Evlendikten sonra en az 3 yıl beklemeniz gerekiyor. 3. yılınızı doldurduktan sonra, evliliğiniz hâlâ devam ediyorsa başvurma hakkınız var. Bu süre dolmadan başvurursanız kanunen reddedilir. Süre dolduğunda İl Nüfus Müdürlüğü’ne gidip evlilik yoluyla vatandaşlık için başvurabilirsiniz.
Evlilik otomatik vatandaşlık veriyor mu?
Hayır. Türk vatandaşı biriyle evlenmek otomatik olarak vatandaş olacağınız anlamına gelmez. Sadece başvuru hakkı verir. Başvurudan sonra idare evliliğin gerçekliğini ve sizin şartları taşıyıp taşımadığınızı inceler. Uygun görürse vatandaşlığı onaylar. Yani süreç bir evrak ve inceleme sürecidir, otomatik değildir.
Başvurduk ama henüz sonuçlanmadan boşandık, ne olur?
Eğer vatandaşlık başvurunuz sonuçlanmadan önce boşanma gerçekleşirse, vatandaşlık işleminiz büyük olasılıkla durdurulur ve reddedilir. Çünkü evlilik şartı ortadan kalkmış olur. Ancak üç yılı aşkın evli kaldıysanız boşanmış olsanız bile kısa dönem ikamet iznine geçme hakkınız bulunur. Vatandaş olamasanız da, Türkiye’de kalmaya devam edebilirsiniz (farklı bir statüyle).
Eşim vefat ederse vatandaşlık hakkımı kaybeder miyim?

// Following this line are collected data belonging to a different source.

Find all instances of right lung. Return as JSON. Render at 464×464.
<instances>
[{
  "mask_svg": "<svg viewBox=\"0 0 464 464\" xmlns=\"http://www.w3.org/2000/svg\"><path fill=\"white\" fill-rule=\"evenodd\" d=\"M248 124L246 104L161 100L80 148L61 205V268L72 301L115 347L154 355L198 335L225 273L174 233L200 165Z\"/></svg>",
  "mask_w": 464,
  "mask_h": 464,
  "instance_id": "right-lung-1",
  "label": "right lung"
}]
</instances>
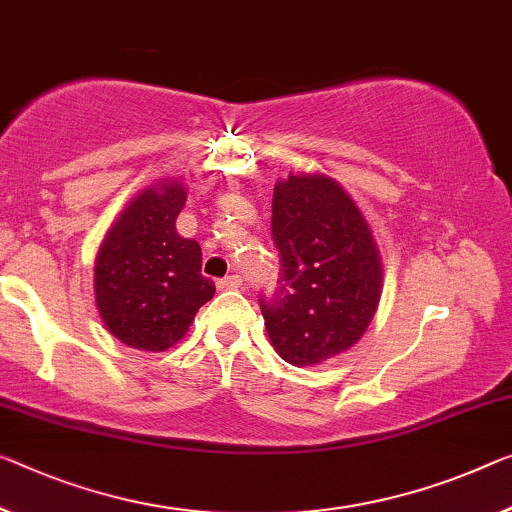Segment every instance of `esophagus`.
Segmentation results:
<instances>
[{"instance_id":"obj_1","label":"esophagus","mask_w":512,"mask_h":512,"mask_svg":"<svg viewBox=\"0 0 512 512\" xmlns=\"http://www.w3.org/2000/svg\"><path fill=\"white\" fill-rule=\"evenodd\" d=\"M240 286H242L240 274H229V277H224V279L217 281V288L219 290H238Z\"/></svg>"}]
</instances>
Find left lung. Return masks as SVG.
Here are the masks:
<instances>
[{"mask_svg": "<svg viewBox=\"0 0 512 512\" xmlns=\"http://www.w3.org/2000/svg\"><path fill=\"white\" fill-rule=\"evenodd\" d=\"M272 240L279 281L261 311L274 350L293 366L350 350L382 293V261L357 203L332 178L290 174L274 185Z\"/></svg>", "mask_w": 512, "mask_h": 512, "instance_id": "left-lung-1", "label": "left lung"}]
</instances>
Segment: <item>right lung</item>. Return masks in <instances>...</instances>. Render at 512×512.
<instances>
[{"label": "right lung", "mask_w": 512, "mask_h": 512, "mask_svg": "<svg viewBox=\"0 0 512 512\" xmlns=\"http://www.w3.org/2000/svg\"><path fill=\"white\" fill-rule=\"evenodd\" d=\"M185 199L183 183L148 187L100 245L93 274L96 306L109 332L130 348H171L215 295V283L201 274L199 242L176 231Z\"/></svg>", "instance_id": "1"}]
</instances>
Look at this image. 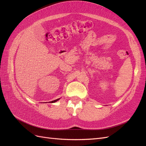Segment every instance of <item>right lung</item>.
I'll use <instances>...</instances> for the list:
<instances>
[{
    "label": "right lung",
    "mask_w": 146,
    "mask_h": 146,
    "mask_svg": "<svg viewBox=\"0 0 146 146\" xmlns=\"http://www.w3.org/2000/svg\"><path fill=\"white\" fill-rule=\"evenodd\" d=\"M60 99H56V100H53V101H51L50 102H52V103H54V102H57V100H58Z\"/></svg>",
    "instance_id": "add662e5"
}]
</instances>
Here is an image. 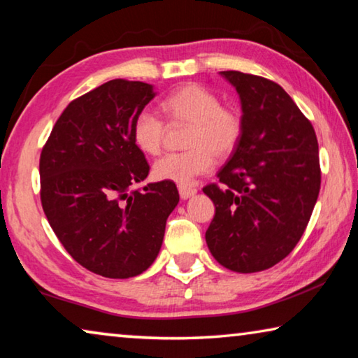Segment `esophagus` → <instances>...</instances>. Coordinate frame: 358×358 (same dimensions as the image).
Masks as SVG:
<instances>
[{
	"instance_id": "esophagus-1",
	"label": "esophagus",
	"mask_w": 358,
	"mask_h": 358,
	"mask_svg": "<svg viewBox=\"0 0 358 358\" xmlns=\"http://www.w3.org/2000/svg\"><path fill=\"white\" fill-rule=\"evenodd\" d=\"M178 191H180V197L183 201L189 199V197H192V196H196V192H197L194 188H188V186H180Z\"/></svg>"
}]
</instances>
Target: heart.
I'll list each match as a JSON object with an SVG mask.
<instances>
[{"label":"heart","mask_w":358,"mask_h":358,"mask_svg":"<svg viewBox=\"0 0 358 358\" xmlns=\"http://www.w3.org/2000/svg\"><path fill=\"white\" fill-rule=\"evenodd\" d=\"M162 108L172 122L191 124L186 137L189 150L159 157L152 166L157 180L188 186L196 177L212 170L213 155L220 159L228 157L242 138L243 124L239 113L221 106L218 95L199 84H186L173 90L162 101ZM164 134L166 124L152 110L145 108L135 116L132 138L145 155L161 151Z\"/></svg>","instance_id":"obj_1"}]
</instances>
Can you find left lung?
Returning a JSON list of instances; mask_svg holds the SVG:
<instances>
[{"instance_id": "8db88e82", "label": "left lung", "mask_w": 358, "mask_h": 358, "mask_svg": "<svg viewBox=\"0 0 358 358\" xmlns=\"http://www.w3.org/2000/svg\"><path fill=\"white\" fill-rule=\"evenodd\" d=\"M220 75L239 95L243 132L217 175L223 188H203L215 203L206 241L221 266L248 274L272 268L301 239L320 191L319 143L279 84L241 71Z\"/></svg>"}]
</instances>
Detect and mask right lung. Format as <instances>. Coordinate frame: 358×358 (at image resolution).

Başvuru yapıldıktan sonra Türk eşiniz vefat ederse, idare evliliğinizin gerçek olduğuna inanıyorsa işlemi durdurmayabilir. Eşinizin vefatı sizin kusurunuz dışındaysa ve evliliğiniz sahici idiyse, şartlar sağlanmışsa vatandaşlık yine de verilebilir. Uygulamada, bu gibi durumlarda yabancı eşe genellikle vatandaşlık tanınmaktadır.
Vatandaş olduktan sonra hemen boşanırsam vatandaşlığım iptal edilir mi?
Hayır, evlilik yoluyla vatandaşlığı kazandıktan sonra boşanmanız otomatik olarak vatandaşlığınızı etkilemez. Siz artık Türk vatandaşısınız ve boşanma nedeniyle vatandaşlıktan çıkarılma söz konusu olmaz. Sadece, eğer evliliğinizin baştan sahte olduğu sonradan tespit edilirse (örneğin itiraf veya yargı kararıyla), o durumda hukuki süreçle iptal gündeme gelebilir. Ama gerçek bir evlilikse, boşanma vatandaşlığınızı etkilemez.